*What is required*:
Copy the material that follows word for word and omit its pictures.

##############################

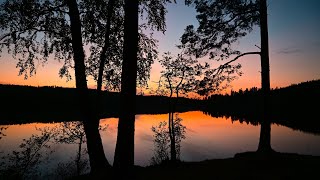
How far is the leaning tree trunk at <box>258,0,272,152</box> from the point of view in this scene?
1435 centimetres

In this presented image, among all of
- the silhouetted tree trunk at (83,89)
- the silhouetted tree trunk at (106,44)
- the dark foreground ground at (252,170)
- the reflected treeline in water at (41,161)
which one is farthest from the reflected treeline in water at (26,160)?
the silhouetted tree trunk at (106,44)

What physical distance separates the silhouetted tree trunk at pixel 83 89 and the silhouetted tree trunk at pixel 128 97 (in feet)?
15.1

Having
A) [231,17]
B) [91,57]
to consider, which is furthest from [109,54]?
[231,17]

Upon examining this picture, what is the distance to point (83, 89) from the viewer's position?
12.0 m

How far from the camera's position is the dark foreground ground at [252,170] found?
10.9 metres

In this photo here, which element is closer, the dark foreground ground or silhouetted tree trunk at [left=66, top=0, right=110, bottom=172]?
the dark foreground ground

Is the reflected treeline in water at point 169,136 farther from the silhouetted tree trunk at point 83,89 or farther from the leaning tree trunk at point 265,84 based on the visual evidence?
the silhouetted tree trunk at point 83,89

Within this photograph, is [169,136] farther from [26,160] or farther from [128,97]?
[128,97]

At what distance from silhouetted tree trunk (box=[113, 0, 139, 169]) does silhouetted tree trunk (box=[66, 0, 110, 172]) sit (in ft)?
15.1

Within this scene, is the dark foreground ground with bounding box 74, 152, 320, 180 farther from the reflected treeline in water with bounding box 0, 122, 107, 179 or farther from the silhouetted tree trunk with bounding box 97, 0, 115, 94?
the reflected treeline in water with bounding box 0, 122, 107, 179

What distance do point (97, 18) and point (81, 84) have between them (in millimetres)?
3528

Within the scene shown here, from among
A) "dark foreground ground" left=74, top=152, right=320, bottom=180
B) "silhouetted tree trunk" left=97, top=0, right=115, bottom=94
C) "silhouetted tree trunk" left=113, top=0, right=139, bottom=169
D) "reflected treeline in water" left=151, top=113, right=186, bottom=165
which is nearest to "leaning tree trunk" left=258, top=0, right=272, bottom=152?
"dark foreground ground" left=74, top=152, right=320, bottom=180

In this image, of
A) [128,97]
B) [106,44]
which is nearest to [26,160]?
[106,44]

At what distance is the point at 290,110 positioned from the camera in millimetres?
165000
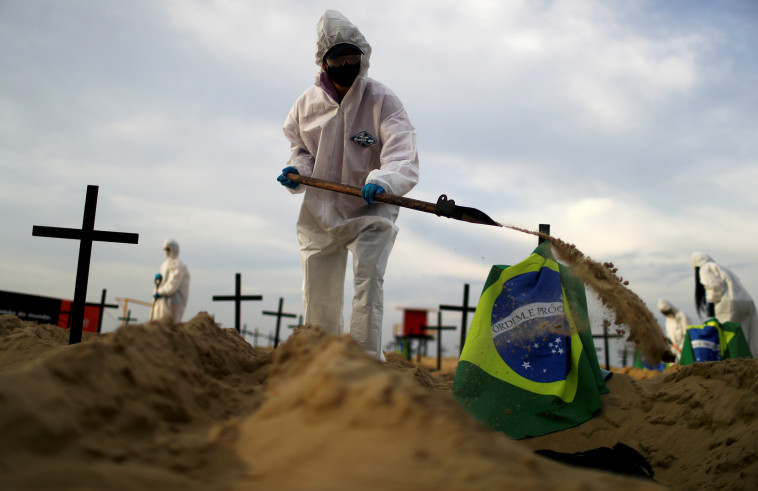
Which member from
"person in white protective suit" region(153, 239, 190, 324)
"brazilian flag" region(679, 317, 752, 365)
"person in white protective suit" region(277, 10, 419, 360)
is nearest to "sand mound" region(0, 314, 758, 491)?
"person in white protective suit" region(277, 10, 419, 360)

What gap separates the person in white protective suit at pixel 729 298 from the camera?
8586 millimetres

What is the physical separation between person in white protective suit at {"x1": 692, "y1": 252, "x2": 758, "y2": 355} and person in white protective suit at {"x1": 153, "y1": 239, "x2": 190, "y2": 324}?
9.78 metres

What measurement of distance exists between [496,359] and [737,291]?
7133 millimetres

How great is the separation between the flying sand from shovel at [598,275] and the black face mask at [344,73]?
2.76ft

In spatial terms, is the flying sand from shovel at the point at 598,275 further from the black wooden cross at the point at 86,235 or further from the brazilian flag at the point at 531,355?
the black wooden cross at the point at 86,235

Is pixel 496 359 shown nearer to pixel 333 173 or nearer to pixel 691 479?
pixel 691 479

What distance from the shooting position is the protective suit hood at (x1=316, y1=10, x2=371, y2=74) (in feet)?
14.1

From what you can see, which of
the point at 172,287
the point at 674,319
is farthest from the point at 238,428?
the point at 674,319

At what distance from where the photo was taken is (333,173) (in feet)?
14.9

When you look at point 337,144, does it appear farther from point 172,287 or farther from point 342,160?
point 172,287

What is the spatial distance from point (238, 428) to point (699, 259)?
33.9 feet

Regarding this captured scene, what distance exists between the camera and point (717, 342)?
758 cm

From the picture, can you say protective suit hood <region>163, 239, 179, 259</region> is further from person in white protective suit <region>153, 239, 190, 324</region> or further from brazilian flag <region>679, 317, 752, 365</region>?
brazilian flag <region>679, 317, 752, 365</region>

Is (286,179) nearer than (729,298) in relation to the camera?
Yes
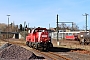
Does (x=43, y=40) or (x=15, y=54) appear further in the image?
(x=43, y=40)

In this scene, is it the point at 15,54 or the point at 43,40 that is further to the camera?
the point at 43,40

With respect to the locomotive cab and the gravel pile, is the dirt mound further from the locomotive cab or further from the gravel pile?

##############################

*Task response*:
How far is the leaning tree trunk at <box>258,0,272,152</box> from the point of view in this scene?
1435 centimetres

In this presented image, among all of
- the silhouetted tree trunk at (83,89)
- the silhouetted tree trunk at (106,44)
- the dark foreground ground at (252,170)
- the reflected treeline in water at (41,161)
which one is farthest from the reflected treeline in water at (26,160)?
the silhouetted tree trunk at (106,44)

What physical distance separates the silhouetted tree trunk at pixel 83 89 and the silhouetted tree trunk at pixel 128 97 (in feet)?
15.1

Having
A) [231,17]
B) [91,57]
to consider, which is furthest from [109,54]?
[231,17]

Upon examining this picture, what is the distance to point (83, 89) from the viewer's position?
12.0 m

How far from the camera's position is the dark foreground ground at [252,170] found?
10.9 metres

In this photo here, which element is closer, the dark foreground ground or silhouetted tree trunk at [left=66, top=0, right=110, bottom=172]?
the dark foreground ground

Is the reflected treeline in water at point 169,136 farther from the silhouetted tree trunk at point 83,89 or farther from the leaning tree trunk at point 265,84 based on the visual evidence?
the silhouetted tree trunk at point 83,89

Within this photograph, is [169,136] farther from [26,160] or farther from [128,97]?
[128,97]

At what distance from silhouetted tree trunk (box=[113, 0, 139, 169]) does silhouetted tree trunk (box=[66, 0, 110, 172]) sit (in ft)?
15.1

Within this scene, is the dark foreground ground with bounding box 74, 152, 320, 180 farther from the reflected treeline in water with bounding box 0, 122, 107, 179 or farther from the silhouetted tree trunk with bounding box 97, 0, 115, 94?
the reflected treeline in water with bounding box 0, 122, 107, 179

What distance do point (97, 18) and point (81, 84) have between them (in millimetres)?
3528

Within the scene shown here, from among
A) "dark foreground ground" left=74, top=152, right=320, bottom=180
B) "silhouetted tree trunk" left=97, top=0, right=115, bottom=94
C) "silhouetted tree trunk" left=113, top=0, right=139, bottom=169
D) "reflected treeline in water" left=151, top=113, right=186, bottom=165
which is nearest to "leaning tree trunk" left=258, top=0, right=272, bottom=152?
"dark foreground ground" left=74, top=152, right=320, bottom=180

In this image, of
A) [128,97]
B) [106,44]
which is nearest to [26,160]?
[106,44]

At what distance is the point at 290,110 positioned from the camera in millimetres?
165000
Which member from
"person in white protective suit" region(153, 239, 190, 324)
"brazilian flag" region(679, 317, 752, 365)
"person in white protective suit" region(277, 10, 419, 360)
is nearest to "sand mound" region(0, 314, 758, 491)?
"person in white protective suit" region(277, 10, 419, 360)

What gap separates the person in white protective suit at pixel 729 298 from the camera?
8586 millimetres

What is the physical separation between person in white protective suit at {"x1": 692, "y1": 252, "x2": 758, "y2": 355} and person in white protective suit at {"x1": 153, "y1": 239, "x2": 190, "y2": 324}?
9.78 metres

What measurement of distance exists between [496,359] and [737,291]?
7133 millimetres

How great is the separation between the flying sand from shovel at [598,275] and the black face mask at [344,73]?
2.76ft

In spatial terms, is the flying sand from shovel at the point at 598,275 further from the black wooden cross at the point at 86,235 or further from the brazilian flag at the point at 531,355?
the black wooden cross at the point at 86,235

Is pixel 496 359 shown nearer to pixel 333 173 or nearer to pixel 691 479?
pixel 691 479

What distance from the shooting position is the protective suit hood at (x1=316, y1=10, x2=371, y2=74) (in feet)?
14.1

From what you can see, which of
the point at 172,287
the point at 674,319
is farthest from the point at 238,428?
the point at 674,319

At what distance from where the photo was taken is (333,173) (in feet)?
14.9

When you look at point 337,144, does it appear farther from point 172,287 or farther from point 342,160?
point 172,287

What is the spatial distance from point (238, 428) to point (699, 259)?
33.9 feet

Regarding this captured scene, what distance exists between the camera and point (717, 342)?
758 cm

From the picture, can you say protective suit hood <region>163, 239, 179, 259</region> is further from person in white protective suit <region>153, 239, 190, 324</region> or further from brazilian flag <region>679, 317, 752, 365</region>?
brazilian flag <region>679, 317, 752, 365</region>

Is (286,179) nearer than (729,298) in relation to the camera?
Yes
Does (x=43, y=40) or (x=15, y=54) appear further in the image?
(x=43, y=40)

In this scene, is it the point at 15,54 or the point at 43,40 that is further to the camera?
the point at 43,40

With respect to the locomotive cab and the gravel pile, is the dirt mound further from the locomotive cab or further from the gravel pile?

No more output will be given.